- [Task prompt]
Search the entries for lines that contain the word "quagga", and report each one found.

- [Dataset entries]

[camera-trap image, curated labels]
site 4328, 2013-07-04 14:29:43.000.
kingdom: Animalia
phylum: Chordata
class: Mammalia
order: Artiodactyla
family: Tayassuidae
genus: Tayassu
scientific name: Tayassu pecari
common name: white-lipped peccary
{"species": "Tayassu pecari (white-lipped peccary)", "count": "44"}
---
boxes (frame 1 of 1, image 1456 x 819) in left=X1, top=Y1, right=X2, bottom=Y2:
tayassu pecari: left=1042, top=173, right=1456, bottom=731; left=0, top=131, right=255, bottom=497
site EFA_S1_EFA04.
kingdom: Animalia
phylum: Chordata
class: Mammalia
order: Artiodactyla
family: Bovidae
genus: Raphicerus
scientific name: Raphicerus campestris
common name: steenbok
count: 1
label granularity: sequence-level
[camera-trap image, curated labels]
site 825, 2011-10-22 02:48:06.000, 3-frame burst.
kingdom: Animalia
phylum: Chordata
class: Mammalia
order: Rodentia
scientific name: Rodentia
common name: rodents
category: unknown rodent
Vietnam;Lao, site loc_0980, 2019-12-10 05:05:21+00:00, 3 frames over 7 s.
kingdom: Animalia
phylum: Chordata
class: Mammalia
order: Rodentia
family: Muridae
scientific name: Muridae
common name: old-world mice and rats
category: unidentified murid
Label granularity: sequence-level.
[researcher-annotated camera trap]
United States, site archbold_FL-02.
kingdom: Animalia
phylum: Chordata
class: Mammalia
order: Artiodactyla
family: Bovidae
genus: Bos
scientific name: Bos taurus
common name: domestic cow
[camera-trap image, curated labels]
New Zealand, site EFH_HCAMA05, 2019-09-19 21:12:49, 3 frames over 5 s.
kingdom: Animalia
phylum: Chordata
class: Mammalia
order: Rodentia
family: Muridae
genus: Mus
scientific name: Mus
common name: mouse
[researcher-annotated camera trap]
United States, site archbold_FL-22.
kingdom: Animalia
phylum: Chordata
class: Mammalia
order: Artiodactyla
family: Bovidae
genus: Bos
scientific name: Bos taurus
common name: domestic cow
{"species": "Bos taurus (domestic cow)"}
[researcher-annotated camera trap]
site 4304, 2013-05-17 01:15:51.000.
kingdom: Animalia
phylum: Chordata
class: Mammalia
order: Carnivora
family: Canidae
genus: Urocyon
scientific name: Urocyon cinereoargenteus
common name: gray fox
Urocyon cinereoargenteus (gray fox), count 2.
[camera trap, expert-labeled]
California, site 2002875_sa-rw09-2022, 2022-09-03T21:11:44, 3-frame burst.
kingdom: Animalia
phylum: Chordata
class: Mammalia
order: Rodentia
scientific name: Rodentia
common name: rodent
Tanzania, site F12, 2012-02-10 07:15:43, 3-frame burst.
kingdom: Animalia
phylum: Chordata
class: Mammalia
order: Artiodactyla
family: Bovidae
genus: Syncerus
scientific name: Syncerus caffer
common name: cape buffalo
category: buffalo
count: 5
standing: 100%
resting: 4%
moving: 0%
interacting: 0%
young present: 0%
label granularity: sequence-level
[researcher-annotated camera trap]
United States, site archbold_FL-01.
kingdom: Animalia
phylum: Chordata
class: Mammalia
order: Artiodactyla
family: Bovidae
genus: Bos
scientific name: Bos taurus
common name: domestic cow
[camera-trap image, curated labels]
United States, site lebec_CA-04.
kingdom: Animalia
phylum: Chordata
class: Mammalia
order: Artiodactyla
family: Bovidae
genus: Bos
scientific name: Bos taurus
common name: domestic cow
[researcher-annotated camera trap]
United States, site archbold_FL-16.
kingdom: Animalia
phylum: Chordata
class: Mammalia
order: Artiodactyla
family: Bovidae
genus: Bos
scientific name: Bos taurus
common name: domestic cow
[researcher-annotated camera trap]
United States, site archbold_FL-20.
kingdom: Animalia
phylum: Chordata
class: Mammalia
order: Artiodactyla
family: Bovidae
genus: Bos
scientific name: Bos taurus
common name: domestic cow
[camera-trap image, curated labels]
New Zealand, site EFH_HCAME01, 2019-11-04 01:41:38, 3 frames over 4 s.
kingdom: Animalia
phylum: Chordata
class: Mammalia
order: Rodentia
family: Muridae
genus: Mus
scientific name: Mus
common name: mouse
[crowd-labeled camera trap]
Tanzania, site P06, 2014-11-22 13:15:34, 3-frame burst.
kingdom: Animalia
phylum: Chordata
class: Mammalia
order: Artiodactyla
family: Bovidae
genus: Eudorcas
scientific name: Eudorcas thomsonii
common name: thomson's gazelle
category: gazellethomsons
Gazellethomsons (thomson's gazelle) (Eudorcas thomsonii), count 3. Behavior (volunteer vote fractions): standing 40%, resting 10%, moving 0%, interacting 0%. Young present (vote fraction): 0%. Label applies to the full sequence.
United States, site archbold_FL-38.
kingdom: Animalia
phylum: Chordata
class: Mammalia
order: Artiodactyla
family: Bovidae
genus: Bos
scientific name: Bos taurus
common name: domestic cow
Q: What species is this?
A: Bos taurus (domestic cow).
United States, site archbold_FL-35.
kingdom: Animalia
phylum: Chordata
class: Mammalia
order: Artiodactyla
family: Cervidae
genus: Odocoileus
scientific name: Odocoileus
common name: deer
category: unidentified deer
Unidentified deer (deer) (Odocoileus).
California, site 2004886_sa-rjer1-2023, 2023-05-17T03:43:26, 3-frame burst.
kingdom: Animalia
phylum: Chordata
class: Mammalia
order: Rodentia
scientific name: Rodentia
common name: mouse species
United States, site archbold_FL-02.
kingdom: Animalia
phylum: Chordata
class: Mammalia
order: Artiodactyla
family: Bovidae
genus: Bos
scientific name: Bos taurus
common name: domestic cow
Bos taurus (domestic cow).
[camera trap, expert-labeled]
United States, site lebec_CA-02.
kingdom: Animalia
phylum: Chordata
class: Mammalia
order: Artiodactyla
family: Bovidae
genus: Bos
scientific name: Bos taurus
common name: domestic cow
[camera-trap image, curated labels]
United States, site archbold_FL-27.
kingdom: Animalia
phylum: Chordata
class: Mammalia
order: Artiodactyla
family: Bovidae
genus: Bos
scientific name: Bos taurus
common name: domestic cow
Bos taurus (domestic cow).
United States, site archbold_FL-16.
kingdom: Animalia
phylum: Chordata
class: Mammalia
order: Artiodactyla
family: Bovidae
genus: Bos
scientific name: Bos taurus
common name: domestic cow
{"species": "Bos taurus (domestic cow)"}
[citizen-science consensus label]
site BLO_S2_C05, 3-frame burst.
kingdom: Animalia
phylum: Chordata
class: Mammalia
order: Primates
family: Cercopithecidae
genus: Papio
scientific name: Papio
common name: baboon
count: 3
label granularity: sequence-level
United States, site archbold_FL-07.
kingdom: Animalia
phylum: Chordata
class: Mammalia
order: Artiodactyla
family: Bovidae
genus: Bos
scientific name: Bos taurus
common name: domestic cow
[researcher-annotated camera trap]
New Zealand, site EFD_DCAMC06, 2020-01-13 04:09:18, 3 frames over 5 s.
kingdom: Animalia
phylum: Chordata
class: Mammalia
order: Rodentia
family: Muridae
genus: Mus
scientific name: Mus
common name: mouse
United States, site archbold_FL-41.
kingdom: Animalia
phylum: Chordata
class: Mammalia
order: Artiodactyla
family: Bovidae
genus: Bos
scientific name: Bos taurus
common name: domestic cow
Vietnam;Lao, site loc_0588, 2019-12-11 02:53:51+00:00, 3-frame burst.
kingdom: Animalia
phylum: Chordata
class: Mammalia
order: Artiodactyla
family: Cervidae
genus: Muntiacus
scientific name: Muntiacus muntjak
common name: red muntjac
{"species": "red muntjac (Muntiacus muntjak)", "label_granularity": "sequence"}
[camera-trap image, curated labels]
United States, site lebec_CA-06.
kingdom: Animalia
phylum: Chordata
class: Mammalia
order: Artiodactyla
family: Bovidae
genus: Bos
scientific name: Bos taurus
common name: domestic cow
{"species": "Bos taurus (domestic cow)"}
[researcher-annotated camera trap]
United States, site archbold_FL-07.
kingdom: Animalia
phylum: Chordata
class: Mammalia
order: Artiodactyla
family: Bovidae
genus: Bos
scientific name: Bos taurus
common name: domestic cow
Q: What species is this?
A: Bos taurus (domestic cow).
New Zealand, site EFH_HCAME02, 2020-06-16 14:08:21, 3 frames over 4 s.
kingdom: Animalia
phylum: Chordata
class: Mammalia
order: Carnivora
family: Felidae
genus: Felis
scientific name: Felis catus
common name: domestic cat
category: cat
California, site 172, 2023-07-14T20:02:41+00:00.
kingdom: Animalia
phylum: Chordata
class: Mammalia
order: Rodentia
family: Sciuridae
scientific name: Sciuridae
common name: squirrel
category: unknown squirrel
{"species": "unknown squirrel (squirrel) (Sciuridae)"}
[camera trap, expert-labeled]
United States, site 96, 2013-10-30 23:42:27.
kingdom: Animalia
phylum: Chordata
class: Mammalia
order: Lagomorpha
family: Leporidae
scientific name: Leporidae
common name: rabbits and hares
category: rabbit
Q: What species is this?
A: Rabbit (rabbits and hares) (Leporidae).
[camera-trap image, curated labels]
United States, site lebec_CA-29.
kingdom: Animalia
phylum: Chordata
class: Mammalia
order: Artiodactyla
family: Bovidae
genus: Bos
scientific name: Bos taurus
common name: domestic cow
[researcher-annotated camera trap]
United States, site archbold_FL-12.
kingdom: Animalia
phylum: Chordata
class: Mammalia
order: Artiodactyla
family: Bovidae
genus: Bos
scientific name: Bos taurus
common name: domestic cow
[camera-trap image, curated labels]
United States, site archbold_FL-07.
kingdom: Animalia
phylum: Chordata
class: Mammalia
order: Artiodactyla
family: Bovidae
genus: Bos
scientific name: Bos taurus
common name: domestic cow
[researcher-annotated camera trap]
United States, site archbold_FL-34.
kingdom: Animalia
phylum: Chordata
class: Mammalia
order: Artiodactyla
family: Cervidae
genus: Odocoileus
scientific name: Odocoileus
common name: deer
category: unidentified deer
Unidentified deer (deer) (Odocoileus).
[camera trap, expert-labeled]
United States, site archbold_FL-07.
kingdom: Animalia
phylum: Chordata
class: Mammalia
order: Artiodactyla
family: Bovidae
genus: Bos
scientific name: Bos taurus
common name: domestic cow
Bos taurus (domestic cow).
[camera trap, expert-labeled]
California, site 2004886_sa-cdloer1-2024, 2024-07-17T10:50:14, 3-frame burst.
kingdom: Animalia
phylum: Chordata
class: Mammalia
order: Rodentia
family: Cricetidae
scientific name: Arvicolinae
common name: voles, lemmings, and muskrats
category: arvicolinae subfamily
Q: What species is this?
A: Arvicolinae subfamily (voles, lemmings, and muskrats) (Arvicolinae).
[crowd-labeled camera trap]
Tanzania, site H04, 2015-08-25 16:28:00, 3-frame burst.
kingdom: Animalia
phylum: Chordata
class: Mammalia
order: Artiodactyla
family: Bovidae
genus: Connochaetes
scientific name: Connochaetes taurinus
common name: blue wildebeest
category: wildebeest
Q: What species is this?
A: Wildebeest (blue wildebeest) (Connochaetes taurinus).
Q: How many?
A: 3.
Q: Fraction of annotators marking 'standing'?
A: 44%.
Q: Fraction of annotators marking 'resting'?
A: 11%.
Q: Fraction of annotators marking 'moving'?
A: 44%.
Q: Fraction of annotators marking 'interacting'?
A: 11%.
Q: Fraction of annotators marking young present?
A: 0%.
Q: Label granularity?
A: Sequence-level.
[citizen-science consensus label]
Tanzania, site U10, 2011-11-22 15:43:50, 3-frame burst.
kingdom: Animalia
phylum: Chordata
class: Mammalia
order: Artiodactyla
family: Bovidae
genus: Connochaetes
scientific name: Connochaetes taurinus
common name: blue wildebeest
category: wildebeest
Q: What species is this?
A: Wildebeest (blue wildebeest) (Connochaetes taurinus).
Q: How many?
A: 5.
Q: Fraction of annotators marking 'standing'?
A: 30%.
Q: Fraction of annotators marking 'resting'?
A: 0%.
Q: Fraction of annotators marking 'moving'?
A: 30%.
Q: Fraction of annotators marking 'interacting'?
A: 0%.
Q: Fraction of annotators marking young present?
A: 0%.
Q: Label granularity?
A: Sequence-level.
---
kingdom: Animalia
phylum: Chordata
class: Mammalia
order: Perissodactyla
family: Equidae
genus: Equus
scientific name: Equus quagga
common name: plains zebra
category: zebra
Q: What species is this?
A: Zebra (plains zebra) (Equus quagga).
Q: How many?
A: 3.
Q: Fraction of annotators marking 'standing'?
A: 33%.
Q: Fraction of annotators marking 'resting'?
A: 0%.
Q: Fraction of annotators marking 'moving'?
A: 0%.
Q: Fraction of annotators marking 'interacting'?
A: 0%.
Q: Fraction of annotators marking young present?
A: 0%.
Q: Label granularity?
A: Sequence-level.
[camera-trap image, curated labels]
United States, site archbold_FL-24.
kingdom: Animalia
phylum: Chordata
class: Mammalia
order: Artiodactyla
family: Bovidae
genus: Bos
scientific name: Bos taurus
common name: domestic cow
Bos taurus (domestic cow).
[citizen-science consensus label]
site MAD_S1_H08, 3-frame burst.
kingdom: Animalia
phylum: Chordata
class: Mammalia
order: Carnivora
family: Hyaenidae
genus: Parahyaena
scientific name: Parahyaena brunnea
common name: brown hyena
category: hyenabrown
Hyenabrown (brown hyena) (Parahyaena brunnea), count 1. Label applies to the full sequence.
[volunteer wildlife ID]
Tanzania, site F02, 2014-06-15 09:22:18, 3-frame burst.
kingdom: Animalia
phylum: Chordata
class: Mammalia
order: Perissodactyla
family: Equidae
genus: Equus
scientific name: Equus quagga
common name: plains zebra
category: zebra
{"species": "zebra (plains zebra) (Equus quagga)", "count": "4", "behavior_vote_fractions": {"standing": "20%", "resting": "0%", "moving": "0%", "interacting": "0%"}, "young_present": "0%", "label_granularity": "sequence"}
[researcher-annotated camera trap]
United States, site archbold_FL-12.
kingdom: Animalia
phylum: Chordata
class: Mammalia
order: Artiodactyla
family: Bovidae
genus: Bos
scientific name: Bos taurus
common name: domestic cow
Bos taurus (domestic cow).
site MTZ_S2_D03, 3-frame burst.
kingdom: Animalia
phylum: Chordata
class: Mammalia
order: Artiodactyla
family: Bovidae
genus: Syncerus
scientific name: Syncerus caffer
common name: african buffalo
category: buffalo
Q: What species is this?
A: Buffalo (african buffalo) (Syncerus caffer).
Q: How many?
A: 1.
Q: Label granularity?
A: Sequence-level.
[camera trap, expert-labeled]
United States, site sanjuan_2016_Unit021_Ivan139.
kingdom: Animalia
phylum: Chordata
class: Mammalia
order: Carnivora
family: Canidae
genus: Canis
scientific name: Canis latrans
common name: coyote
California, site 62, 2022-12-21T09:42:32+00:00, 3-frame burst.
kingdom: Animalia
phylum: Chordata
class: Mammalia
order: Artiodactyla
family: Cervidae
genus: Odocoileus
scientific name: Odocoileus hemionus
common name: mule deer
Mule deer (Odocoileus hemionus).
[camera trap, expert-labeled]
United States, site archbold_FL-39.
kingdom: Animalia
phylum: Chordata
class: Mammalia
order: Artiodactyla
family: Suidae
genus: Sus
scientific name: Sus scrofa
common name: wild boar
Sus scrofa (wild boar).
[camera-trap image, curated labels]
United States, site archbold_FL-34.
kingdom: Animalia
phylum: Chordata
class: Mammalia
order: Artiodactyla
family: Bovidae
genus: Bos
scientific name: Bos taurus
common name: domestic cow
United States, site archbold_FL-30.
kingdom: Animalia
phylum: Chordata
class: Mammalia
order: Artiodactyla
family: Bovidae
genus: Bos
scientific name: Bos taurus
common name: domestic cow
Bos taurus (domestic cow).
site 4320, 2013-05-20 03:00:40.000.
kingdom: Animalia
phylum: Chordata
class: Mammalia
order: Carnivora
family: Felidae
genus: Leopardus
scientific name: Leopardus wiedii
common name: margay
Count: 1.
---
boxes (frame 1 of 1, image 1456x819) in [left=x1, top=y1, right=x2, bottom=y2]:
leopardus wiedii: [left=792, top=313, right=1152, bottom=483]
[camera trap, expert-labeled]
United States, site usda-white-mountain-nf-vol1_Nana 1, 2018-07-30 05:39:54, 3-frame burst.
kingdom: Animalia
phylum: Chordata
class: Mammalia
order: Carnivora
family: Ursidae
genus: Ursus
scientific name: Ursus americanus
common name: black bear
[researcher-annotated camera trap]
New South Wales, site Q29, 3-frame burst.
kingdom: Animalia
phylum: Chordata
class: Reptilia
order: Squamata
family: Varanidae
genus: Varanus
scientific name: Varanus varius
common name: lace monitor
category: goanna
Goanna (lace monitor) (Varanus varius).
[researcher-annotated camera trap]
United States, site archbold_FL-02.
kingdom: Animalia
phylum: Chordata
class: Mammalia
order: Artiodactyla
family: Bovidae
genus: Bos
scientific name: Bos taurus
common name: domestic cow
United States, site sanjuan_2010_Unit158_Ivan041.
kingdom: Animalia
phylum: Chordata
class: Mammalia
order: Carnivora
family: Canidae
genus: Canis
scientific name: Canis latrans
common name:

- [Answer for this exercise]
scientific name: Equus quagga
A: Zebra (plains zebra) (Equus quagga).
scientific name: Equus quagga
{"species": "zebra (plains zebra) (Equus quagga)", "count": "4", "behavior_vote_fractions": {"standing": "20%", "resting": "0%", "moving": "0%", "interacting": "0%"}, "young_present": "0%", "label_granularity": "sequence"}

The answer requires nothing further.